L’exposition du musée du Belvédère à Vienne est la première consacrée presque exclusivement aux paysages de Gustav Klimt (1862-1918), plus connu pour ses portraits et nus féminins. Figure majeure de la Sécession viennoise, Klimt y apparaît sous un jour peut-être plus authentique, plus intimiste.
En 1894, le sénat de l’Université de Vienne charge Gustav Klimt de décorer le plafond du bâtiment principal de l’Université. Au printemps de l’année 1900, lors de la sixième exposition de la Sécession (créée en 1897), Klimt présente La Philosophie. Très mal reçu, le tableau fait l’objet d’une pétition de contestation de nombreux professeurs de l’Université et marque le début de la longue querelle des « peintures de la faculté ». L’année d’après, La Médecine, représentant une femme enceinte, suscite à nouveau de vives critiques. L’artiste, habitué aux succès, est profondément affecté par celles-ci. En 1903, les peintures de la faculté sont présentées à la commission artistique du ministère de l’Éducation et acceptées. Les toiles, La Philosophie, La Médecine et Le Droit, sont présentées pour la première fois, encore inachevées pour certaines. Toutefois en 1905, Klimt renonce à terminer le travail pour la faculté. Le ministère décide alors que les peintures sont propriétés de l’État. Après un échange de lettres et d’interviews dans la presse, l’artiste réussit à les racheter. Dans celles-ci, il représentait la puissance de l’existence humaine et son incontrôlabilité, attaquant de front l’esprit positiviste et libéral de l’époque. Cette crise des « peintures de la faculté » atteignit profondément l’artiste et fut le déclencheur d’une nouvelle orientation de son œuvre : Klimt décide en 1908 de se retirer de la scène artistique publique. Il ne peindra plus que des portraits de commande et des paysages. Le Klimt que présente l’exposition du Belvédère est un Klimt intimiste, retiré, éloigné des querelles politico-
culturelles : celui de ses paysages. Ils représentent ces moments privilégiés passés en villégiature aux côtés de la famille d’Emilie Flöge, devenue alors sa compagne, dans le Salzkammergut, à Golling puis dans l’Attersee.
« À l’art sa liberté »
Gustav Klimt est aujourd’hui l’un des artistes les plus connus de la Sécession viennoise. Avec quelques autres, il fonda en 1897 une association d’artistes, la Sécession, en opposition à l’historicisme et à l’académisme, qui prônait un esprit d’ouverture aux nouvelles tendances artistiques, recherchant des expressions esthétiques mieux adaptées à la vie moderne.

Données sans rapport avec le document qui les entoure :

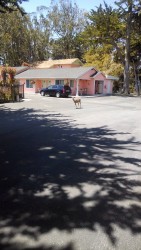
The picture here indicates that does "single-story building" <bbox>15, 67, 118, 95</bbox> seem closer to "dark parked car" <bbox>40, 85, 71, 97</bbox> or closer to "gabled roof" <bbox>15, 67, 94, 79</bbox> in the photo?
"gabled roof" <bbox>15, 67, 94, 79</bbox>

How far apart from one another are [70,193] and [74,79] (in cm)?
3671

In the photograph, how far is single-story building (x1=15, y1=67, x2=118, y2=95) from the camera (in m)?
41.7

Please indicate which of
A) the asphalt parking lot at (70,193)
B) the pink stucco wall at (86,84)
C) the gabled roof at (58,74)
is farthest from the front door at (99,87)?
the asphalt parking lot at (70,193)

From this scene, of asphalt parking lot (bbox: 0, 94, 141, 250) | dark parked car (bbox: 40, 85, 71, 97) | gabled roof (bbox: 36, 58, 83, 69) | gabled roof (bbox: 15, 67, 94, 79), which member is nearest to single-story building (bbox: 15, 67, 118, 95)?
gabled roof (bbox: 15, 67, 94, 79)

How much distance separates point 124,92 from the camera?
46.5m

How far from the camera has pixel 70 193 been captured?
5.50 meters

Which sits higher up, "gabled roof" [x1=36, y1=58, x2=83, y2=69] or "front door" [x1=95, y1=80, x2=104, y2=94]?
"gabled roof" [x1=36, y1=58, x2=83, y2=69]

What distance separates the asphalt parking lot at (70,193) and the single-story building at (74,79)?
31835 mm

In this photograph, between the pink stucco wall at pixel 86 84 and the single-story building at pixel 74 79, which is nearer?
the single-story building at pixel 74 79

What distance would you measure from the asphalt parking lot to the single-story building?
104 ft

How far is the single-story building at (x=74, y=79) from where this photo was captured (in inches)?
1643

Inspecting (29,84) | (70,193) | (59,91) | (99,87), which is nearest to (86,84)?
(99,87)

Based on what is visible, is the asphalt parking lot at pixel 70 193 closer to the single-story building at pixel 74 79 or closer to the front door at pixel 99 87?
the single-story building at pixel 74 79

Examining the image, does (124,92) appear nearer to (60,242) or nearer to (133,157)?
(133,157)
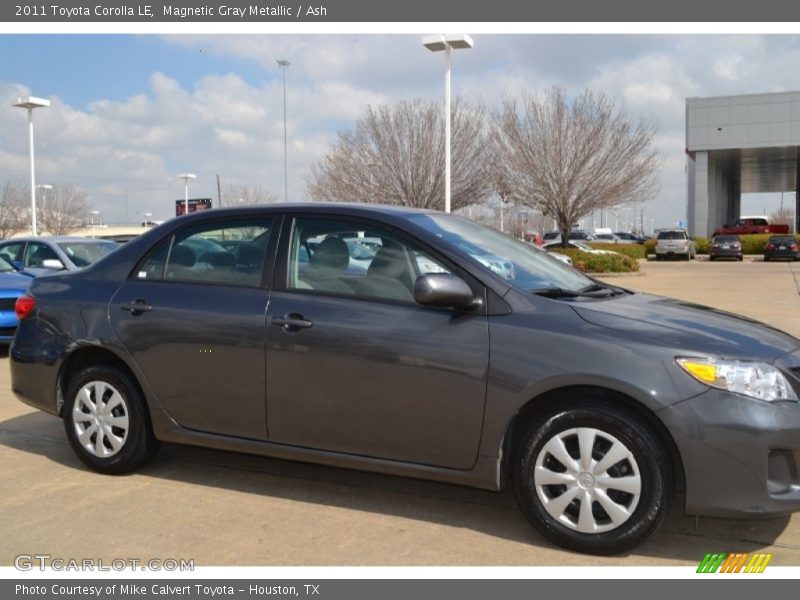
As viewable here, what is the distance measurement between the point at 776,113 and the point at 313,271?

Leur devise : « À chaque époque son art, à l’art sa liberté. » Essentiellement connu pour ses portraits de femmes et ses allégories, Klimt montre très vite un style synthétique et décoratif rompant avec le classicisme. Ce style, parfaitement incarné dans ses portraits de femmes, est tout aussi présent dans ses paysages. Et d’étonnants parallèles peuvent être faits entre certains portraits et quelques-unes de ses visions de la nature. On retrouve les mêmes lignes souples qui enserrent les parties de la toile, la même abondance de motifs colorés, et le même axe vertical dominant de la composition. Ainsi le Tournesol de 1907 reprend la composition du fameux Baiser, mais aussi le même type de fleurs – celles-ci sont très présentes dans le répertoire décoratif des artistes de la Sécession. Dans Jardin paysan avec tournesols (vers 1907), tout comme Jardin paysan (vers 1905-1906), en étageant les différentes fleurs sur le même plan, en aplatissant ainsi la surface, Klimt semble laisser apparaître un personnage. Dans ses paysages, les lignes verticales et horizontales dominent, le cadre est très présent, il appartient à la composition. La ligne d’horizon est toujours très haute, évitant ainsi tout point de fuite, accentuant l’absence totale de perspective et soulignant la surface plate de ses paysages – une frontalité affirmée que l’on retrouve tout autant dans ses portraits de femmes. Klimt n’est pas intéressé par la tridimensionnalité et réagit violemment face au cubisme qu’il rejette. Il lui préfère les formes régulières, les couleurs chatoyantes et vives. Pour rester fidèle à cette bidimensionnalité, l’artiste use d’instruments techniques. Pour rapprocher le lointain, il utilise des jumelles ou une longue-vue qui aplatissent l’image, mais aussi son fameux « Sucher », un cadre réalisé en bambou ou en ivoire au travers duquel il cherche et définit ses motifs. Il lui permet de respecter la composition d’une toile carrée, format que l’artiste utilise largement pour ses paysages, laissant les toiles rectangulaires à ses portraits de femmes.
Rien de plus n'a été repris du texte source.